Factors Influencing Pharmacokinetics of Prophylactic Posaconazole in Patients Undergoing Allogeneic Stem Cell Transplantation

V. Kohl, C. Müller, O. A. Cornely^*, K. Abduljalil, U. Fuhr, J. J. Vehreschild, C. Scheid, M. Hallek, and M. J.G.T. Rüping

Department of Pharmacology, University of Cologne, Cologne, Germany; Department I of Internal Medicine, University of Cologne, Cologne, Germany; Clinical Trials Center Cologne, ZKS Köln, BMBF 01KN0706, University of Cologne, Cologne, Germany; Simcyp Limited, Sheffield, UK; Stem Cell Transplantation Program, Department I of Internal Medicine, University of Cologne, Cologne, Germany

^* To whom correspondence should be addressed.

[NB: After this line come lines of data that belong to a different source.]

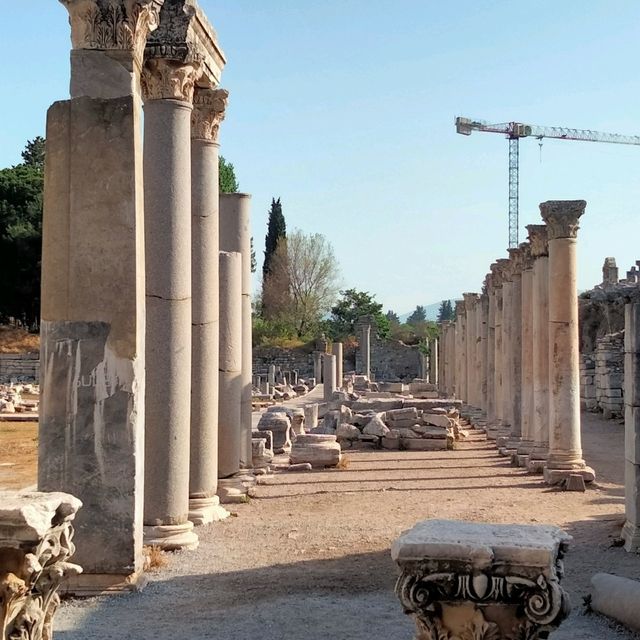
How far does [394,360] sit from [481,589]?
60.6 metres

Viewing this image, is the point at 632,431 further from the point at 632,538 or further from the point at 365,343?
the point at 365,343

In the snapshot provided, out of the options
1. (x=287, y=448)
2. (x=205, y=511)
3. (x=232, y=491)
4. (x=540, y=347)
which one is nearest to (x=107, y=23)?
(x=205, y=511)

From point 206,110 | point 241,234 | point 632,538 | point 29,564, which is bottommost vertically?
point 632,538

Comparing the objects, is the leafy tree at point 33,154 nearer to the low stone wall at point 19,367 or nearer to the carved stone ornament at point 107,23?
the low stone wall at point 19,367

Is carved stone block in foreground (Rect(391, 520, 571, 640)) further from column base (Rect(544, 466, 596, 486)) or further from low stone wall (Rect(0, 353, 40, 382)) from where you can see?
low stone wall (Rect(0, 353, 40, 382))

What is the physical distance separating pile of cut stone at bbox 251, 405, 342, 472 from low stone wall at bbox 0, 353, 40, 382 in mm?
33986

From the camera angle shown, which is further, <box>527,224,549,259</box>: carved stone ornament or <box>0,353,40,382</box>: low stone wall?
<box>0,353,40,382</box>: low stone wall

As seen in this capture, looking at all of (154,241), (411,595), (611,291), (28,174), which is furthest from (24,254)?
(411,595)

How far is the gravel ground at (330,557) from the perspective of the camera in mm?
7008

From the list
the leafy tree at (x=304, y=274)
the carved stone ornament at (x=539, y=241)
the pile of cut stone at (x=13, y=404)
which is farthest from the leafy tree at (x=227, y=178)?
the carved stone ornament at (x=539, y=241)

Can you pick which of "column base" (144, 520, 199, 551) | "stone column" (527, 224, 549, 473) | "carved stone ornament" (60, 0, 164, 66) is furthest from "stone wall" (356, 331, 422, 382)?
"carved stone ornament" (60, 0, 164, 66)

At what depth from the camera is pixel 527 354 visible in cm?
1894

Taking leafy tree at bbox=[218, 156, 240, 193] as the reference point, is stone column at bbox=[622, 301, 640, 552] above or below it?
below

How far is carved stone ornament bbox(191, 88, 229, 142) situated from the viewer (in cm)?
1152
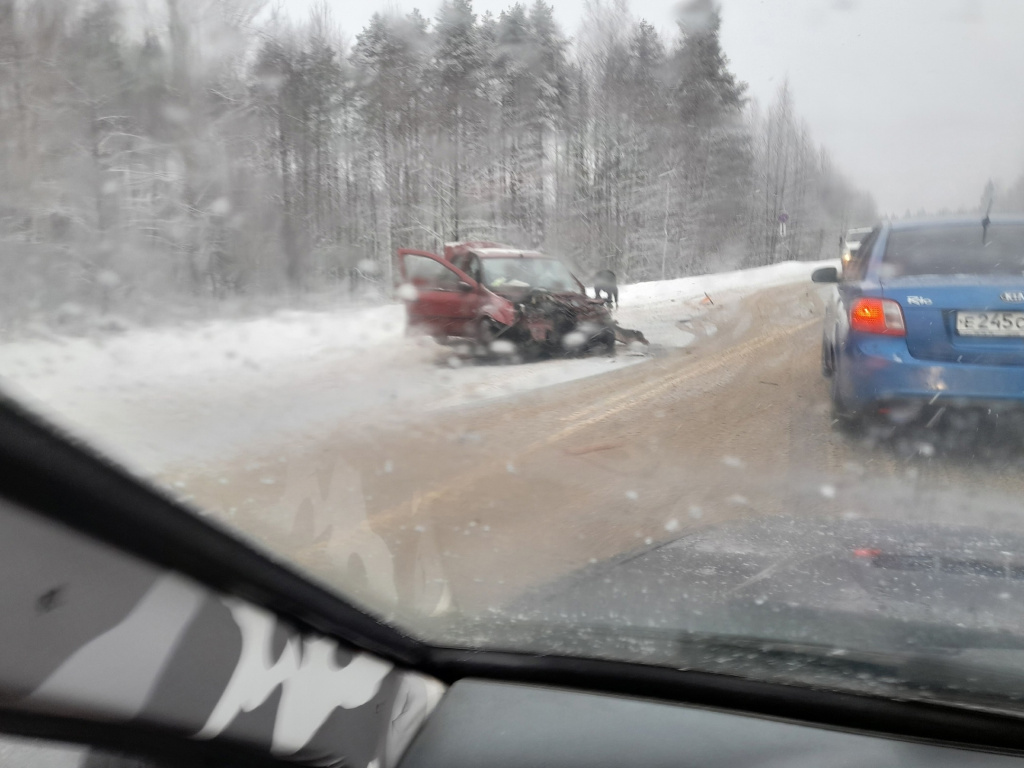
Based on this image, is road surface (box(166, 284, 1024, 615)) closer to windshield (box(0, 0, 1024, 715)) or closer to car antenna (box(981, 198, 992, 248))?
windshield (box(0, 0, 1024, 715))

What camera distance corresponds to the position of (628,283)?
3551 mm

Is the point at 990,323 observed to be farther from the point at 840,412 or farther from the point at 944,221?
the point at 840,412

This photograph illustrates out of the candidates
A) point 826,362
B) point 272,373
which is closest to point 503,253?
point 272,373

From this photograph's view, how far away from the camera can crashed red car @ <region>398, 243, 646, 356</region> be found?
3084 mm

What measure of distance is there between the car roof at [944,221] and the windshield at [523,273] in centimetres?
159

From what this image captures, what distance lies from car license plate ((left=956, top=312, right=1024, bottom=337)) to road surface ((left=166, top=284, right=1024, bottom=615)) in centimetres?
54

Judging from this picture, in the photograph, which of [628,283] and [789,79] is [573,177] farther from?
[789,79]

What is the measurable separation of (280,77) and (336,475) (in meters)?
1.67

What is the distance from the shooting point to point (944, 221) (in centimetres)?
337

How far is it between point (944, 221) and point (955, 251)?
17 centimetres

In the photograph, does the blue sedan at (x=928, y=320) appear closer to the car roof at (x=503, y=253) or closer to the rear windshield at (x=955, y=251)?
the rear windshield at (x=955, y=251)

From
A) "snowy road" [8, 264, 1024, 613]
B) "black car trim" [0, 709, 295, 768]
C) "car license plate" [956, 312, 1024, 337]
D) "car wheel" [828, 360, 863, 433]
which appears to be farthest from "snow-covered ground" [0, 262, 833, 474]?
"car license plate" [956, 312, 1024, 337]

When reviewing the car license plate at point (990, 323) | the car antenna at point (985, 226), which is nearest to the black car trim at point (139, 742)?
the car antenna at point (985, 226)

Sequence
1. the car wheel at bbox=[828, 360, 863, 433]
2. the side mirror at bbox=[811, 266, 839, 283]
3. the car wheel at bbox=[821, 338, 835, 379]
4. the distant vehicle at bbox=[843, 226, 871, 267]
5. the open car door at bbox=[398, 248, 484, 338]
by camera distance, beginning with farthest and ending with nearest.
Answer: the car wheel at bbox=[821, 338, 835, 379] < the side mirror at bbox=[811, 266, 839, 283] < the car wheel at bbox=[828, 360, 863, 433] < the distant vehicle at bbox=[843, 226, 871, 267] < the open car door at bbox=[398, 248, 484, 338]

Email: oliver.cornely{at}ctuc.de.

Objectives: To elucidate factors influencing the pharmacokinetics of prophylactically administered posaconazole in allogeneic haematopoietic stem cell transplant (SCT) recipients.

Patients and Methods: Clinical data was obtained from all SCT recipients at the University Hospital of Cologne between May 2007 and November 2008 undergoing therapeutic drug monitoring (TDM) of serum concentrations of prophylactic posaconazole. Posaconazole concentrations were determined by high-performance liquid chromatography. We developed a population pharmacokinetic model using nonlinear mixed effect modeling (NONMEM). The list of tested covariates included age, body weight, body height, gender, posaconazole dose, race, co-administration of antineoplastic chemotherapy, day of stem cell transplantation, concomitant ranitidine, pantoprazole, cyclosporine or tacrolimus administration, coincident fever, diarrhoea and GT plasma activity.

Results: A total of 149 serum concentrations of posaconazole from 32 patients were obtained. A one-compartment model with first order absorption and elimination as the basic structural model appropriately described the data, with an apparent clearance of 75.8 L/h (95 % CI 65.2-86.4 L/h) and an apparent volume of distribution of 835 L (95 % CI 559-1111 L). Among the covariates tested, significant effects were found for age (decrease of volume of distribution by 123 L per year of age) and for presence of diarrhoea (59 % loss of bioavailability).

Conclusion: A basis for prediction of mean posaconazole concentrations in allogeneic SCT recipients with haematological malignancies is provided for a given dose. Corresponding adjustments of the starting dose according to presence of diarrhoea and to age appear justified before TDM results are available.